UBC Professor in new book about the Cascadia Subduction Zone

Professor Barbara Lence, a faculty member of the Civil Engineering department at your university, is among the scientists and engineers featured in a new book about the Cascadia Subduction Zone published by HarperCollins in Canada and Counterpoint Press in the U.S. in April 2011.

The Cascadia Subduction Zone is a disaster waiting to happen.

This hidden crack in the floor of the Pacific Ocean—from Vancouver Island to northern California—is the tectonic boundary between two plates of the Earth’s crust that are crashing together.
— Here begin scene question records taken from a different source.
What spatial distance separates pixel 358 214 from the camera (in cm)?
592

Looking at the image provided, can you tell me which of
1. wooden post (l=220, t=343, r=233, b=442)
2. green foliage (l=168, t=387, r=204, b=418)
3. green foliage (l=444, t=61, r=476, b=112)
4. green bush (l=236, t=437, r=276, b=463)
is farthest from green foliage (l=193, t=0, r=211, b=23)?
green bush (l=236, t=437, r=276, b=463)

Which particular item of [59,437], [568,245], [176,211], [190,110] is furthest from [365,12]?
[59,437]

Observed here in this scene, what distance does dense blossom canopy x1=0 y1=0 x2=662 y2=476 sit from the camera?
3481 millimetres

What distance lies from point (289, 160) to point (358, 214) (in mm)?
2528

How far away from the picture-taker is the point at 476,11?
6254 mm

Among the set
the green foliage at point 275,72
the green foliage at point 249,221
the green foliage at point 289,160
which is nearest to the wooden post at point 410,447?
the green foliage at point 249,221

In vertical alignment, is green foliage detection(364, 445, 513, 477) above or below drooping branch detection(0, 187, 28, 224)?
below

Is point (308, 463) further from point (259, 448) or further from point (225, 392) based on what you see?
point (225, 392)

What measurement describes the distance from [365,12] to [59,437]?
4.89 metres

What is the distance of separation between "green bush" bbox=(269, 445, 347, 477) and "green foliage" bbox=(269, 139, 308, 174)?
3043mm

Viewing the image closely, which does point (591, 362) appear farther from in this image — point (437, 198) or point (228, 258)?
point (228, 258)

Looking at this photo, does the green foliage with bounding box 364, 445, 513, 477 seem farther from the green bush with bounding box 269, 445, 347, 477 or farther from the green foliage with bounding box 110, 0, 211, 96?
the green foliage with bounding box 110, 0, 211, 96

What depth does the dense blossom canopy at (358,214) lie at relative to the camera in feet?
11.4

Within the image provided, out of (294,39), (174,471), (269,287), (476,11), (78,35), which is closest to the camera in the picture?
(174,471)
Thirty years ago many scientists were puzzled by the lack of large earthquakes. Some even thought the zone might be aseismic—basically quake-free and nothing to worry about.

Now they know better. Now they know that Cascadia’s fault has ruptured from end-to-end (at magnitude 9 or higher) 19 times in the last 10,000 years.
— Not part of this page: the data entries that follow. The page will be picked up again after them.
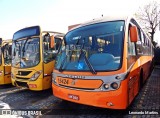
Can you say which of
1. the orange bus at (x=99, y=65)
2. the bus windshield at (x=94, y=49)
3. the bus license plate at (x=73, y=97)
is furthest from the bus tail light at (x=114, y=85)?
the bus license plate at (x=73, y=97)

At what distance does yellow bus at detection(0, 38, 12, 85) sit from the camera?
9102 millimetres

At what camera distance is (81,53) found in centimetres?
529

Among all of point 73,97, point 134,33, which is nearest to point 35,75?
point 73,97

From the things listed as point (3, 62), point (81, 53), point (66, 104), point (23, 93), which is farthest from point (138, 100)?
point (3, 62)

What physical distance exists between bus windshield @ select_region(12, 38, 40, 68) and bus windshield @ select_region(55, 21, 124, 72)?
1.63m

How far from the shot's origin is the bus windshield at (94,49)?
4.88m

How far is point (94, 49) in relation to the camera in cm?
532

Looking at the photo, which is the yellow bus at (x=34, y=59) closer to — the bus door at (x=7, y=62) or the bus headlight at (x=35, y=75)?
the bus headlight at (x=35, y=75)

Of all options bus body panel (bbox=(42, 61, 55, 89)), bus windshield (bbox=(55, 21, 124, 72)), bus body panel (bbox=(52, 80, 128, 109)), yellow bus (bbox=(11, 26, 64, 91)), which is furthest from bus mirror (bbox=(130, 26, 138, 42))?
bus body panel (bbox=(42, 61, 55, 89))

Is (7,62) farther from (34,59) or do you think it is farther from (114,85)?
(114,85)

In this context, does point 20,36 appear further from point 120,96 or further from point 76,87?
point 120,96

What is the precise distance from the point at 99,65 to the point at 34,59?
3.28 meters

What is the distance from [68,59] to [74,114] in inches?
61.9

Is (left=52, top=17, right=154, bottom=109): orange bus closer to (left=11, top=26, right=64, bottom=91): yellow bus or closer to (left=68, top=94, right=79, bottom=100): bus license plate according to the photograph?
(left=68, top=94, right=79, bottom=100): bus license plate
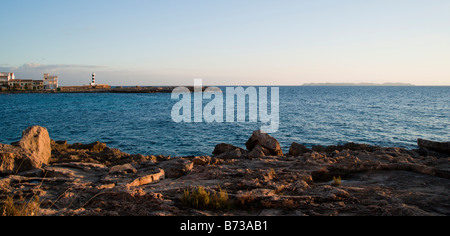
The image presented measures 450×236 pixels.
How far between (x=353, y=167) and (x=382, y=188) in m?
2.57

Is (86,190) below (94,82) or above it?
below

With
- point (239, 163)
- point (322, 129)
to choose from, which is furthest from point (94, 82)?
point (239, 163)

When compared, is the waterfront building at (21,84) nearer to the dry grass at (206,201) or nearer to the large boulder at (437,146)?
the dry grass at (206,201)

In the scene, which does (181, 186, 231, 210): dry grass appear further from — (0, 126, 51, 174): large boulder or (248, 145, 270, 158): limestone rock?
(248, 145, 270, 158): limestone rock

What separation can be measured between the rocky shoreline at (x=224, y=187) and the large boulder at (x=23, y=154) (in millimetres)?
31

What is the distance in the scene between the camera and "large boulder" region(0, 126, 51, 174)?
1030 centimetres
These were monster quakes just like the one that wrecked Sumatra in 2004 and the one that hit Japan in March 2011.

When it breaks again, Cascadia’s fault will send crippling shockwaves across a far wider area than any of the California quakes you’ve ever heard about, slamming five cities at the same time—Vancouver, Victoria, Seattle, Portland and Sacramento—along with dozens of smaller towns and coastal villages along the way. The tsunami generated by a Cascadia quake will hit Hawaii, Alaska, Japan, and the entire Pacific Rim. It could happen again tonight.

Written by a journalist who has been following this story for twenty-five years, Cascadia’s Fault is a history and a cautionary tale of the West Coast’s most dangerous place—and the scientists who are solving its deadly mysteries.